L’absence de sanctions claires peut-elle encou-rager une culture de l’humiliation publique ?
Oui. Lorsque des contenus humiliants circulent librement sans poursuites, une culture peut se développer où l’on filme au lieu d’aider et où la souffrance devient un spectacle. L’ambiguïté juridique peut être interprétée comme une forme de tolérance.
Faut-il créer une infraction spécifique liée à l’acte de filmer et de diffuser des scènes de détresse ?
Il existe des arguments en faveur d’une infraction spécifique visant l’enregistrement et la diffusion d’images de personnes en détresse, en particulier des mineurs. Cela pourrait clarifier les limites juridiques. Toutefois, même sans nouvelle loi, les tribunaux disposent déjà d’outils pour sanctionner les cas graves. La question essentielle reste l’application de la loi.
Le droit doit-il aussi envoyer un message moral à la société ?
Le droit ne sert pas seulement à punir, il exprime des valeurs sociales. À l’ère des réseaux sociaux, il rappelle l’importance de la dignité humaine, de la protection des personnes vulnérables et du devoir d’assistance. Filmer une personne en détresse n’est pas automatiquement criminel, mais cela peut le devenir si cela remplace l’aide, humilie un mineur, perturbe la justice ou porte atteinte à la dignité. La technologie évolue, mais la responsabilité demeure.
Un jeune inconscient, une scène d’agression, des citoyens dans un état second… En quelques minutes, la vidéo circule sur WhatsApp, Facebook ou TikTok. L’indignation enfle.

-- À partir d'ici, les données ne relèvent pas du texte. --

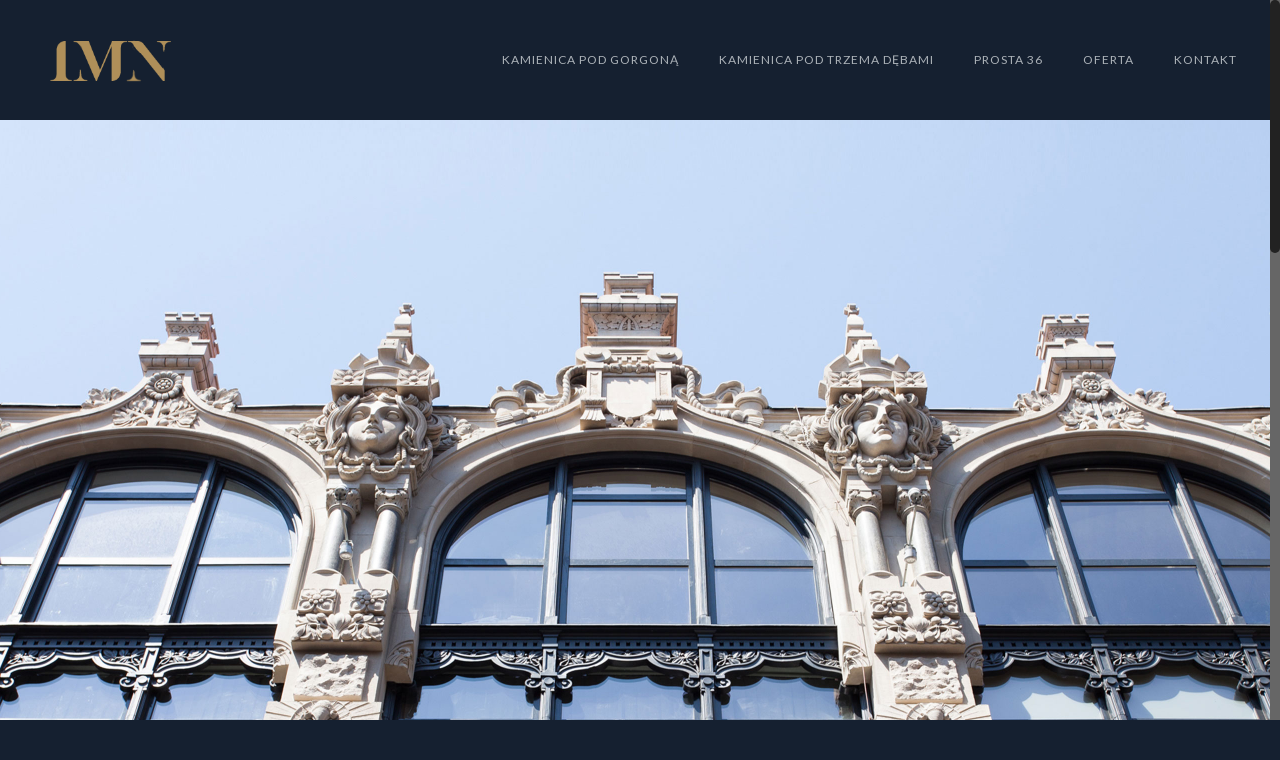

--- FILE ---
content_type: text/css
request_url: https://imn.com.pl/wp-content/themes/imn22/style.css?ver=16.6
body_size: -145
content:
/*
Theme Name: Betheme
Author: Muffin group
Description: The biggest WordPress Theme ever
Theme URI: https://themes.muffingroup.com/betheme
Author URI: https://muffingroup.com
License: Themeforest Split Licence
License URI: -
Version: 16.6

All css files are placed in /css/ folder
*/

--- FILE ---
content_type: text/css;charset=UTF-8
request_url: https://imn.com.pl/?sccss=1&ver=4.8.25
body_size: 197
content:
.section-border-bottom { border-bottom: 1px solid #3f4c5f; }

/* Counter */
.counter { border: 1px solid #b59a5a; padding: 60px 20px; margin: 0 4%; }
.counter .icon_wrapper { margin-bottom: 30px; }
.counter .desc_wrapper .number-wrapper { font-size: 44px; font-weight: 100; line-height: 50px; }
.counter .desc_wrapper .number-wrapper, .chart_box .chart .num, .chart_box .chart .icon { color: #fff; }

/* Highlight */
.highlight-left:after, .highlight-right:after { background-image: url(https://imn.com.pl/wp-content/uploads/2015/06/home_jet_welcome_bg2.jpg); background-repeat: no-repeat; background-position: left top; }

/* Shortcodes */
.flat_box .desc_wrapper h4 { font-size: 18px; line-height: 30px; }
.team .desc_wrapper h4 { font-size: 18px; line-height: 20px; }
.list_item .list_right h4 { font-size: 20px; line-height: 24px; }

/* Tabs */
.ui-tabs .ui-tabs-nav li a, .accordion .question .title, .faq .question .title, table th { color: #858d96; }
.ui-tabs .ui-tabs-nav li a { font-size: 16px; letter-spacing: 2px; }
.ui-tabs .ui-tabs-panel { padding-top: 35px !important; }

/* Footer */
#Footer .widget h4 { font-size: 18px; line-height: 36px; }


/* Responsive */
.flat_box { margin: 0 auto; max-width: 380px; }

Que fait la police dans ce type de situation ? À la Mauritius Police Force, on affirme surveiller « ce qui se passe à la fois sur le terrain et sur la Toile ». Mais lorsqu’une vidéo montrant un incident circule en ligne, la première étape n’est pas l’arrestation, c’est la vérification. « La police se renseigne avant tout pour en établir la véracité », explique-t-on. Date, heure, identité des personnes impliquées : rien ne peut être laissé à l’approximation numérique.
Car en matière pénale, une vidéo ne suffit pas. Elle doit être authentifiée pour être utilisée dans une enquête. Surtout, il faut un « aggrieved party » - une personne lésée qui signale officiellement les faits. Autrement dit, sans plainte ou signalement formel, la machine judiciaire peine à se mettre en marche.

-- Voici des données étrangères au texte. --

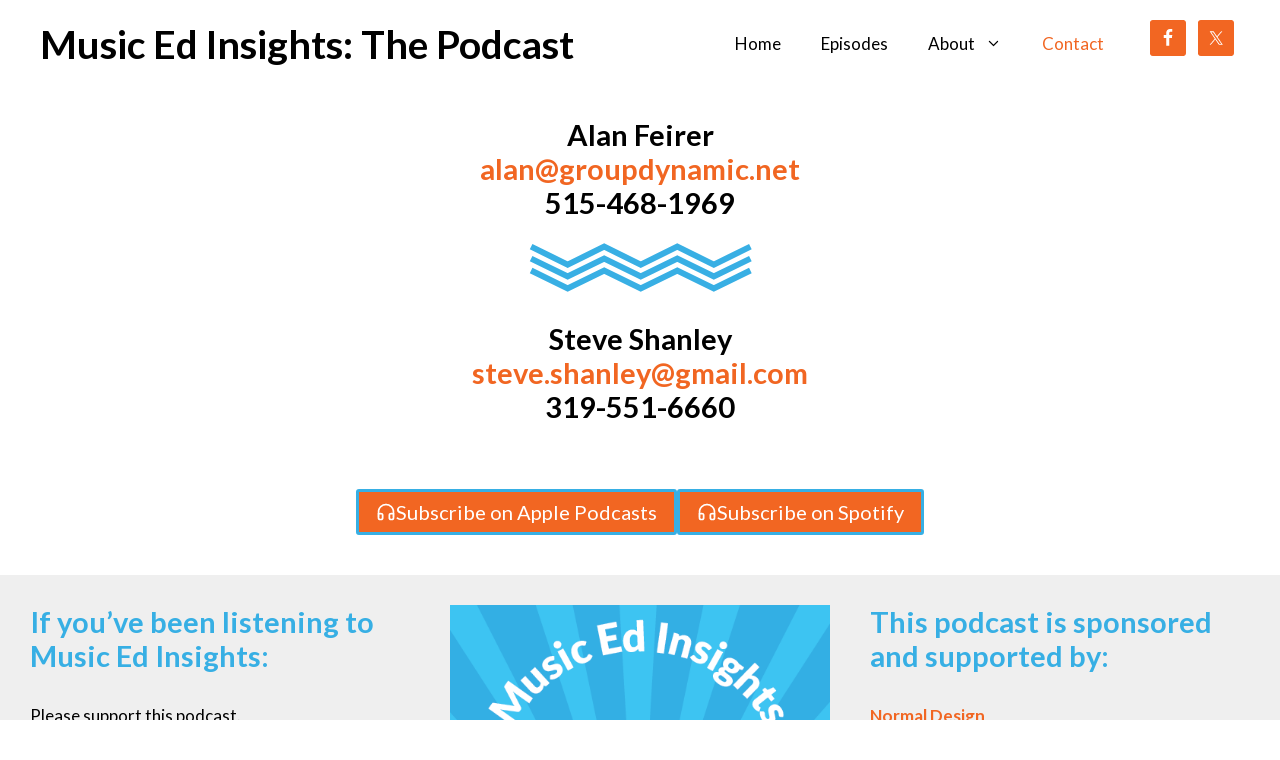

--- FILE ---
content_type: image/svg+xml
request_url: https://www.musicedinsights.com/wp-content/uploads/2021/09/Blue-Zig-Zags.svg
body_size: 63
content:
<svg id="Layer_1" data-name="Layer 1" xmlns="http://www.w3.org/2000/svg" viewBox="0 0 400 98.62"><defs><style>.cls-1{fill:none;stroke:#38afe4;stroke-miterlimit:10;stroke-width:10.51px;}</style></defs><polyline class="cls-1" points="7.26 11.74 71.65 43.28 136.03 11.74 200.42 43.28 264.81 11.74 329.2 43.28 393.6 11.74"/><polyline class="cls-1" points="7.26 32.76 71.65 64.3 136.03 32.76 200.42 64.3 264.81 32.76 329.2 64.3 393.6 32.76"/><polyline class="cls-1" points="7.26 53.79 71.65 85.33 136.03 53.79 200.42 85.33 264.81 53.79 329.2 85.33 393.6 53.79"/></svg>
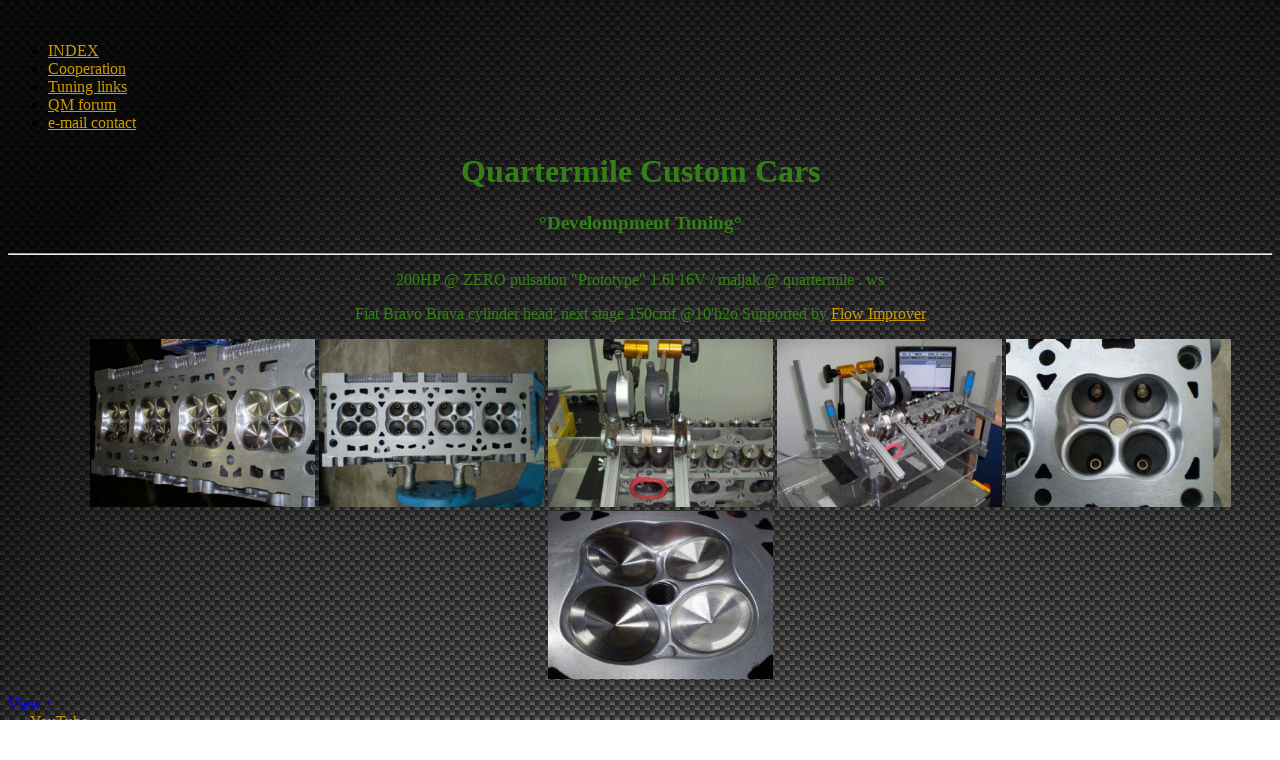

--- FILE ---
content_type: text/html
request_url: http://quartermile.ws/cylhead.htm
body_size: 1659
content:
<html>
<head>
<STYLE TYPE="text/css">
<!--
A:link  {color:#CC9900}
A:hover { color:red }
//-->
</style> 
<body link="CC9900" alink="CC9900" vlink="CC9900"> 
<meta http-equiv="Content-Type" content="text/html; charset=utf-8" />
<title>Quartermile Develompment Tuning</title>
<meta name="robots" content="index,follow">
<meta http-equiv="pragma" content="no-cache">
<meta name="" content="">
<meta http-equiv="" content="">
<meta name="keywords" content="" />
<meta name="description" content="" />
<meta name="verify-v1" content="" />
<meta name="keywords" content="quartermile forum; Slide Throttle Bodie; roller barrel throttle body; s.f.p sime fiat power; simefiatpower; giljotina; siber; spere; mjenjac ravni zubi; ovlasteni zastupnik CAT CAMS; fiat 128; x1/9; zeljko adzic; ivan maljak; velibor vuckovic; simeon greovski; winjall; skynam; commander44; challenger4+; sybele; chadil apema; catcams hrvatska; catcams rijeka; catcams uvoznik; dastek unichip; dastek hr;  unichip; Racing oprema; Racing dodaci; Usisni sustavi; kocione plocice; sybele by skynam; cat cams bregaste; Baterije odyssey; innovate motorsport; Schrick bregaste; Injektori; Brvila glave; Setovi mjenjaca; Quartermile Custom Cars Performance first; reverchon hr" />
<meta name="description" content="quartermile forum; Slide Throttle Bodies, roller barrel throttle body, s.f.p sime fiat power, simefiatpower, giljotina, siber, spere, mjenjac ravni zubi, ovlasteni zastupnik CAT CAMS, fiat 128, x1/9, zeljko adzic, ivan maljak, velibor vuckovic, simeon greovski, winjall, skynam, commander44, challenger4+, sybele, chadil apema, catcams hrvatska, catcams rijeka, catcams uvoznik, dastek unichip, dastek hr,  unichip, Racing oprema, Racing dodaci, Usisni sustavi, kocione plocice, sybele by skynam, cat cams bregaste, Baterije odyssey, innovate motorsport, Schrick bregaste, Injektori, Brvila glave, Setovi mjenjaca, Quartermile Custom Cars Performance first, reverchon hr" />
<link rel="shortcut icon" href="/kockice.ico" type="image/x-icon" />

</head>

<body background="http://www.quartermile.ws/quartermile_background.png">
<div id="mainbox"></div>
<div id="header">&nbsp;</div>
<div id="sredina"></div>
<div id="navigacija">
      <ul id="nav">
      <li><a href="index.htm">INDEX</a></li>
      <li><a href="suradnja.htm">Cooperation</a></li>
      <li><a href="links.htm">Tuning links</a></li>
      <li><a href="forum">QM forum</a><br></li>
      <li><a href="mailto:info@quartermile.ws?subject=info">e-mail contact</a></li>
      </ul>
    </div>
    <div id="sadrzaj">
          <div align="center"><font color="#348017"><h1>Quartermile Custom Cars</h1>
          <h3>°Develompment Tuning°</h3></font></div>
      <h3></h3></div>
      <hr />
      
      <p style="text-align: center;" align="center"><font color="#348017">200HP @ ZERO pulsation "Prototype" 1.6l 16V / maljak @ quartermile . ws</font><o:p></o:p></p>

      <p style="text-align: center;" align="center"><font color="#348017">Fiat Bravo Brava cylinder head; next stage 150cmf @10'h2o Supported by <a href="http://www.flow-improver.com">Flow Improver</a></font><o:p></o:p></p>

        <div align="center">
        <ul class="procesi">

<img src="head_files/image002.gif"  width="225" height="168">
<img src="head_files/image004.gif"  width="225" height="168">
<img src="head_files/image006.gif"  width="225" height="168">
<img src="head_files/image008.gif"  width="225" height="168">
<img src="head_files/image010.gif"  width="225" height="168">
<img src="head_files/image012.gif"  width="225" height="168">
      </ul></div>
      
     <font color="#0000ff"><div align="left">View :
     <li><a href="http://www.youtube.com/profile_videos?user=RIGMON">YouTube</a></li>
     <li><a href="http://simefiatpower.tripod.com/">Sime Fiat POWER</a></li>
     <li><a href="http://quartermile.ws/yugo/">Yugo 1116ccm Turbo Project </a></li>
     <li><a href="http://www.quartermile.ws/Coppermine/index.php">QmCC Galery</a></li>

     </div></font>

<p align=right style='text-align:right'><br>

<strong><font color="##348017">QM-Custom Cars</font></strong><o:p></o:p></p>



<hr />
<div id=footer>

<p align=center class=MsoNormal>&nbsp;<span><font color="#348017">All rights reserved Quartermile Custom Cars 2002-2009</font><o:p></o:p></span></p>

</div>


</body>


</html>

Cette exigence peut frustrer à l’ère des réseaux sociaux, où l’opinion publique agit souvent comme un tribunal instantané. Mais pour la police, une enquête « se construit sur des éléments de preuve », et c’est sur ces éléments tangibles que la cour se base pour rendre un jugement.
Autre limite : la traçabilité. Interrogée sur l’identification des auteurs des vidéos ou des comptes anonymes qui les partagent, notamment via des applications cryptées, la police ne détaille pas ses méthodes. Silence également sur les dispositifs spécifiques de protection des victimes, notamment les mineurs, lorsque les images deviennent virales.
Concernant le retrait des contenus, la procédure passe par la plateforme nationale Maucors, en collaboration avec le CERT-MU. Le délai de suppression peut varier selon les cas et les plateformes concernées.
Face à la multiplication de ces scènes filmées, la police lance un appel à la responsabilité collective. « Toute diffusion de contenus en ligne doit se faire dans le respect de la loi, de la dignité et de la vie privée d’autrui. » Elle invite aussi les internautes à la prudence : l’authenticité et le contexte d’une publication ne sont pas toujours vérifiés.
À l’heure du réflexe smartphone, filmer est devenu instinctif. Mais entre le clic et le tribunal, il existe un fossé juridique que la viralité ne comble pas.